In the listing that follows, give every line again exactly and omit the pictures.

▽

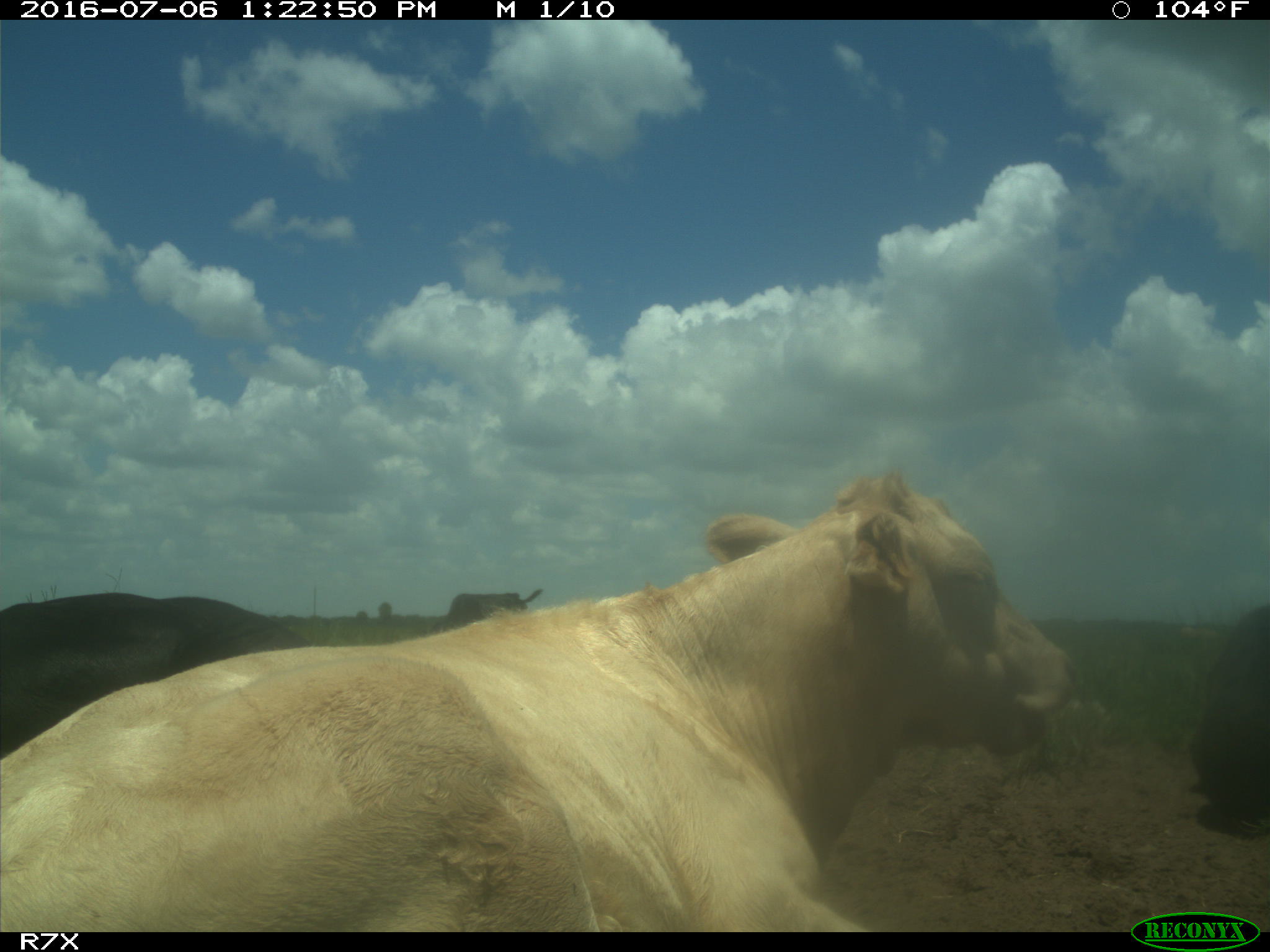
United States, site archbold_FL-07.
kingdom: Animalia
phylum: Chordata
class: Mammalia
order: Artiodactyla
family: Bovidae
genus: Bos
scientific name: Bos taurus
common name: domestic cow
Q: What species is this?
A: Bos taurus (domestic cow).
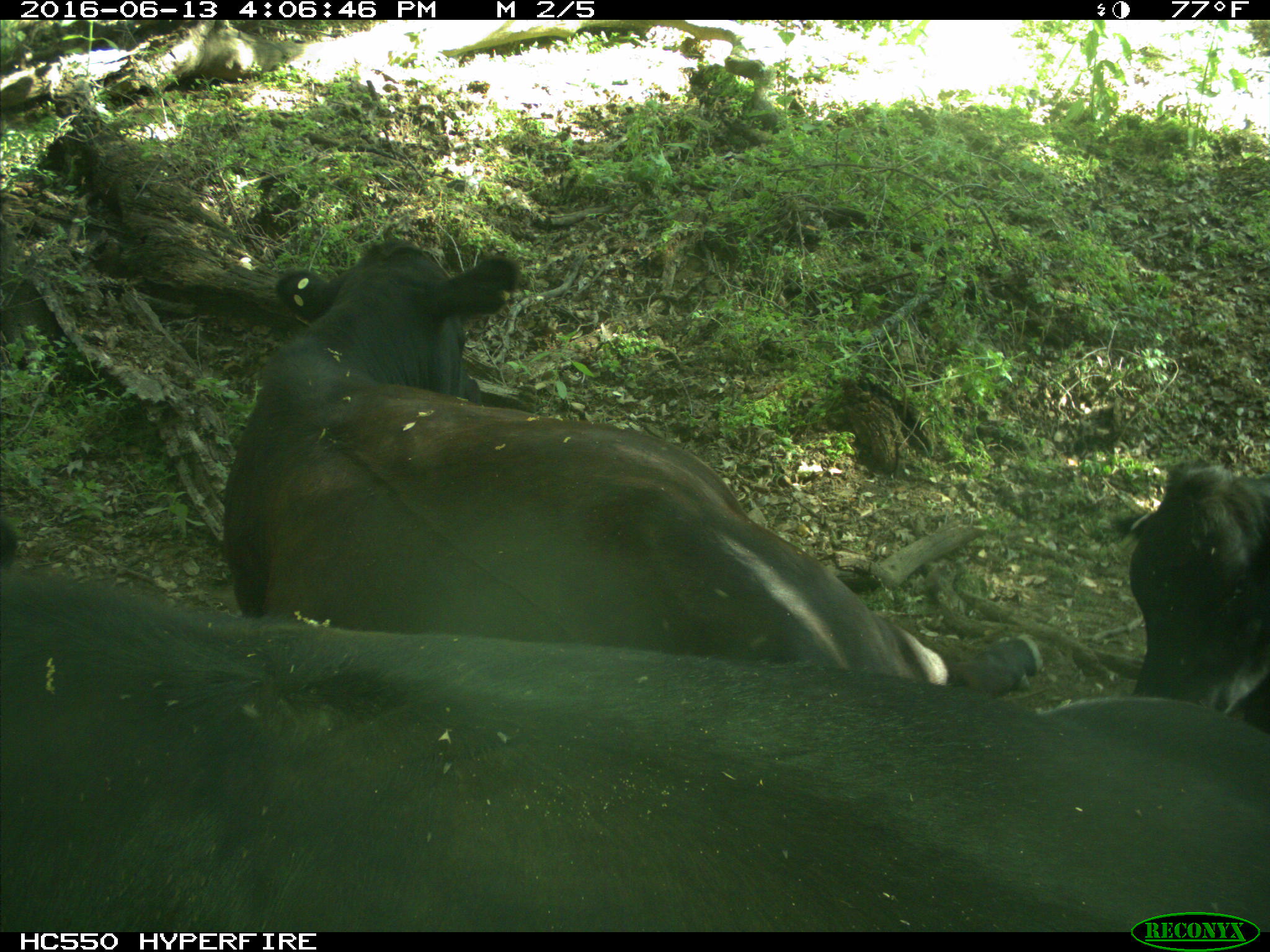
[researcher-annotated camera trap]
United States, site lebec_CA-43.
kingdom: Animalia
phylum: Chordata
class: Mammalia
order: Artiodactyla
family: Bovidae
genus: Bos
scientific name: Bos taurus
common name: domestic cow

△

-- OUTPUT BELOW --
United States, site archbold_FL-07.
kingdom: Animalia
phylum: Chordata
class: Mammalia
order: Artiodactyla
family: Bovidae
genus: Bos
scientific name: Bos taurus
common name: domestic cow
Q: What species is this?
A: Bos taurus (domestic cow).
[researcher-annotated camera trap]
United States, site lebec_CA-43.
kingdom: Animalia
phylum: Chordata
class: Mammalia
order: Artiodactyla
family: Bovidae
genus: Bos
scientific name: Bos taurus
common name: domestic cow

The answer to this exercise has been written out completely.